ESTRATTO FORNITO:
+-------+
Magazine Società

E' l'ora dei laici. Col crollo della seconda repubblica si riorganizzano le culture politiche

Creato il 04 ottobre 2011 da David Incamicia @FuoriOndaBlog
E' l'ora dei laici. Col crollo della seconda repubblica si riorganizzano le culture politiche
La recente prolusione del cardinale Bagnasco, per gli osservatori più attenti, non ha rappresentato solo un tardivo rimbrotto dell'autorità ecclesiastica alla degenerazione morale e culturale in cui versa il Paese, logorato nel suo tessuto più profondo da decenni di berlusconismo e dall'illusione della portata salvifica della seconda repubblica. In realtà, le sue parole hanno disegnato un percorso "strategico" che mira alla riorganizzazione attiva, proprio sulle ceneri dell'attuale decadente sistema, della vasta rete del cosiddetto laicato cattolico, pronto a riappropriarsi di uno spazio decisivo dentro la società italiana per restituire protagonismo a quanti si ispirano alla dottrina sociale della chiesa.
Un intervento, quello del presidente della Conferenza Episcopale, non proprio definibile secondo gli schemi più classici dell'iniziativa politica ma certamente di indirizzo etico e civile. Tanto che il network delle associazioni cattoliche ha subito risposto all'alto richiamo del porporato sottoscrivendo un programma comune di impegno e suscitando molta attesa per il Forum di Todi del prossimo 17 ottobre, quando saranno seduti l'uno accanto all'altro i massimi rappresentanti di Cisl, Compagnia delle Opere, Comunione e Liberazione, Coldiretti, Confcooperative, Confartigianato, Acli, Movimento cristiano dei lavoratori, Azione Cattolica, Comunità di Sant'Egidio, Agesci e Focolarini. Tutto legittimo e perfino asupicabile a prescindere dai punti di vista, soprattutto se serve a imprimere una decisa accelerazione verso una fase nuova della partecipazione civile e politica alla vita del Paese.
Non solo i cattolici, tuttavia, hanno intuito che dal superamento dell'infame parentesi della seconda repubblica occorre ripartire ridefinendo la presenza delle più nobili e antiche culture politiche della nostra esperienza patria. Analogo fermento, infatti, comincia a registrarsi pure nel campo delle sensibilità laiche, che non mancano di sottolineare come l'occasione del 150° anniversario dell'Unità d'Italia affondi le proprie radici nella lungimirante visione del patriottismo liberale e repubblicano. Lo Stato unitario nasce laico, così come nasce laica la nostra Repubblica. Constatazioni apparentemente banali sul piano storico ma che abbisognano di essere continuamente corroborate - specie in questo grave momento di passaggio - da una ritrovata e fiera spinta di chi ha a cuore le sorti della "religione civile" per definizione: il libero pensiero.
+-------+
DATI DELL'ESERCIZIO:
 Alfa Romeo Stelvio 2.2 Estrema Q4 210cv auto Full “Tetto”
+-------+
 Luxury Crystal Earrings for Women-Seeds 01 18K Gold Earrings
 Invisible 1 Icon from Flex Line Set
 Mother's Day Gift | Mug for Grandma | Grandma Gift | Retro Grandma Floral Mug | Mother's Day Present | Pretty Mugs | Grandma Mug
+-------+
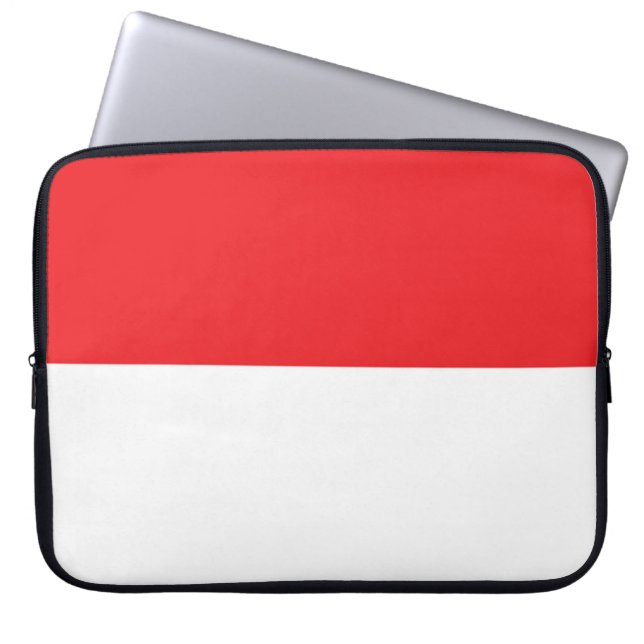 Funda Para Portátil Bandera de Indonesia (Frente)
+-------+
CONSEGNA 1: Secondo l'estratto sulle culture politiche, in quale data si terrà il Forum di Todi?
CONSEGNA 2: Prosegui l'estratto sulle culture politiche a partire dalla sua ultima frase, mantenendone tono e argomento.

SVOLGIMENTO 1: Il 17 ottobre.

SVOLGIMENTO 2:
E allora pensatori laici di lungo corso come il radicale Massimo Teodori e il socialista riformista Luigi Covatta hanno partorito l'interessante progetto Libera Italia, un'associazione nazionale della democrazia che vuole essere un appello, quasi una sorta di censimento, rivolto a tutti i cittadini senza rappresentanza che si richiamano all'area politico-ideale della tradizione laica, liberale, repubblicana, radicale e socialista. Per non farsi trovare impreparati nell'istante, ormai vicino, in cui "niente sarà più come prima".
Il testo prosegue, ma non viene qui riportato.